## Goals
1 > Return the passage about the musician Dumas word for word, from "Dumas (born Steve" up to and including "Yves P. Pelletier.".
2 > Locate and copy every line of the records that contains the string "illuminated", matching case exactly.
-------- Document section
Dumas (born Steve Dumas) is a Canadian musician a from Victoriaville, Quebec.

Career
Dumas released his first album Dumas in 2001, when he was 21. His second album, Le cours des jours, made him more well-known. The album includes contributions from Marie-Annick Lépine from the group Les Cowboys Fringants on two songs. In 2004, Carl Bastien and Dumas released the soundtrack to the film Les Aimants by Yves P. Pelletier.

Dumas' 2012 album L'heure et l'endroit debuted at number 11 on the Canadian Albums Chart.

Dumas has also produced and written music for other artists, as well as composing music for films. He wrote the theme song for Ça sent la coupe and Love and Magnets, for which he won an IRIS and a Felix Award.

Additionally, he has contributed vocals to several commercials and TV shows, while also collaborating in some of them as a columnist.
----------------
-------- The data
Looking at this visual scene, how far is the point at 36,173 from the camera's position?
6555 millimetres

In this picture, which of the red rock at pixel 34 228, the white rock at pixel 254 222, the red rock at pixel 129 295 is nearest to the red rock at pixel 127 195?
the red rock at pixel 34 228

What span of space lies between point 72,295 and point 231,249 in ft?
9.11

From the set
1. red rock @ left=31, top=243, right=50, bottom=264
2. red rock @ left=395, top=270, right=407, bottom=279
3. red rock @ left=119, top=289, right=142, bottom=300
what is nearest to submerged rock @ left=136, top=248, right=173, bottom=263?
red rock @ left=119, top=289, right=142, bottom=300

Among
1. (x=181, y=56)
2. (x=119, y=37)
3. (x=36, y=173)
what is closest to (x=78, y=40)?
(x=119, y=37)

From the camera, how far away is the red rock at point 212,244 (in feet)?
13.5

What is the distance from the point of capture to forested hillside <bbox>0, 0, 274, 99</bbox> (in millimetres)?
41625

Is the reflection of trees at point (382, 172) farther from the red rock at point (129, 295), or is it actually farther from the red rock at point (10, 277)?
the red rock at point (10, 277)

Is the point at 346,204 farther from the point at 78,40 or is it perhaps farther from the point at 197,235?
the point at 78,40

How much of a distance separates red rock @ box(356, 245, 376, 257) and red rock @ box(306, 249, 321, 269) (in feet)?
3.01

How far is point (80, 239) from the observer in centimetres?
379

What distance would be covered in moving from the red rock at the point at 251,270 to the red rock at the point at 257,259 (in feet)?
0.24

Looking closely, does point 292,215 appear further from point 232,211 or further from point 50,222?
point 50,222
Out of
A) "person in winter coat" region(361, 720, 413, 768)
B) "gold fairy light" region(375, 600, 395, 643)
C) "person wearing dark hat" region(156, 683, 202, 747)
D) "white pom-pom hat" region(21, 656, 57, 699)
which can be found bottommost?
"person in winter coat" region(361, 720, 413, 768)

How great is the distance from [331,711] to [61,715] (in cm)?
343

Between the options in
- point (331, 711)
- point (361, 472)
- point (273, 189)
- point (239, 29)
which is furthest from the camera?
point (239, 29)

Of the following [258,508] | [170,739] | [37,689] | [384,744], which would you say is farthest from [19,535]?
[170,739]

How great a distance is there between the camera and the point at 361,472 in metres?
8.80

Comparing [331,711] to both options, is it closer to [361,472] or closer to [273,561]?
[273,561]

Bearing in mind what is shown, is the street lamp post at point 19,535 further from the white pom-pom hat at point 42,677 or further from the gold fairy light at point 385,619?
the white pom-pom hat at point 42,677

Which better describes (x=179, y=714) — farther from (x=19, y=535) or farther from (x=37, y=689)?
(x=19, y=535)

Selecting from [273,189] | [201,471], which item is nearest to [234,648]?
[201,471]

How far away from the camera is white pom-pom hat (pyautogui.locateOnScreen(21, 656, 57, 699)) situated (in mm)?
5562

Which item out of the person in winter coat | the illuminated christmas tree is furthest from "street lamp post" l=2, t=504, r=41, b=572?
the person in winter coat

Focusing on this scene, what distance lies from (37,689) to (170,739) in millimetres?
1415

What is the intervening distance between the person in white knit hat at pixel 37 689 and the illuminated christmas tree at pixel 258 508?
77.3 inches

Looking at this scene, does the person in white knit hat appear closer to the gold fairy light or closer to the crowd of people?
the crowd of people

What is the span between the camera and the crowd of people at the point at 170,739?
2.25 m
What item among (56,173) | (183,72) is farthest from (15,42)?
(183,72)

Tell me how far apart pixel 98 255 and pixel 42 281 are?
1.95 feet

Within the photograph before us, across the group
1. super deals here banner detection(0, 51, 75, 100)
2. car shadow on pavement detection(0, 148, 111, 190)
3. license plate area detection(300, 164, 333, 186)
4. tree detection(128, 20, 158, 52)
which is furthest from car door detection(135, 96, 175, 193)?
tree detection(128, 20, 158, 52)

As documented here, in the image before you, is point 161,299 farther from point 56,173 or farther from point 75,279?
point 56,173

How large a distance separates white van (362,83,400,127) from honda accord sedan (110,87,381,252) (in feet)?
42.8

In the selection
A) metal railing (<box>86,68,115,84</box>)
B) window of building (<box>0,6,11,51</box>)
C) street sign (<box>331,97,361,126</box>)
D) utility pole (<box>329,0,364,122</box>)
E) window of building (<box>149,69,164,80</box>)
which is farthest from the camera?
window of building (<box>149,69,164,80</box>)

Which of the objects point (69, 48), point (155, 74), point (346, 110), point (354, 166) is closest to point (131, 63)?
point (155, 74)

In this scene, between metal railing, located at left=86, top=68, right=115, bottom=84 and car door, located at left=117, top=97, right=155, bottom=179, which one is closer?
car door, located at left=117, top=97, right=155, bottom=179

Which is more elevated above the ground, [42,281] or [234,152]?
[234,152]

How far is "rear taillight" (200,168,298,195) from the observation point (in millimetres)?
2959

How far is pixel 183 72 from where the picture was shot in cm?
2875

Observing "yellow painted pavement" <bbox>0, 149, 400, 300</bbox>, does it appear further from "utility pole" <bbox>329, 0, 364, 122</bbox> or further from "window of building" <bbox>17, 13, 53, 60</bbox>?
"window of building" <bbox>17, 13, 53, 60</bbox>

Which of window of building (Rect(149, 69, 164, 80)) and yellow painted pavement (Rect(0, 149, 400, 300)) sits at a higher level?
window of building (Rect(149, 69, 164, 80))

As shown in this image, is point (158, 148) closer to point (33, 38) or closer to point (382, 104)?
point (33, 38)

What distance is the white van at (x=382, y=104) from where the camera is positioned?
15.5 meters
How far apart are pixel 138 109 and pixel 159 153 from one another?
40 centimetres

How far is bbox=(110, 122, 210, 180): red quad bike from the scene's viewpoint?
----------------
## Responses per task
1 >
Dumas (born Steve Dumas) is a Canadian musician a from Victoriaville, Quebec.

Career
Dumas released his first album Dumas in 2001, when he was 21. His second album, Le cours des jours, made him more well-known. The album includes contributions from Marie-Annick Lépine from the group Les Cowboys Fringants on two songs. In 2004, Carl Bastien and Dumas released the soundtrack to the film Les Aimants by Yves P. Pelletier.

2 >
Which item out of the person in winter coat | the illuminated christmas tree is furthest from "street lamp post" l=2, t=504, r=41, b=572?
What is the intervening distance between the person in white knit hat at pixel 37 689 and the illuminated christmas tree at pixel 258 508?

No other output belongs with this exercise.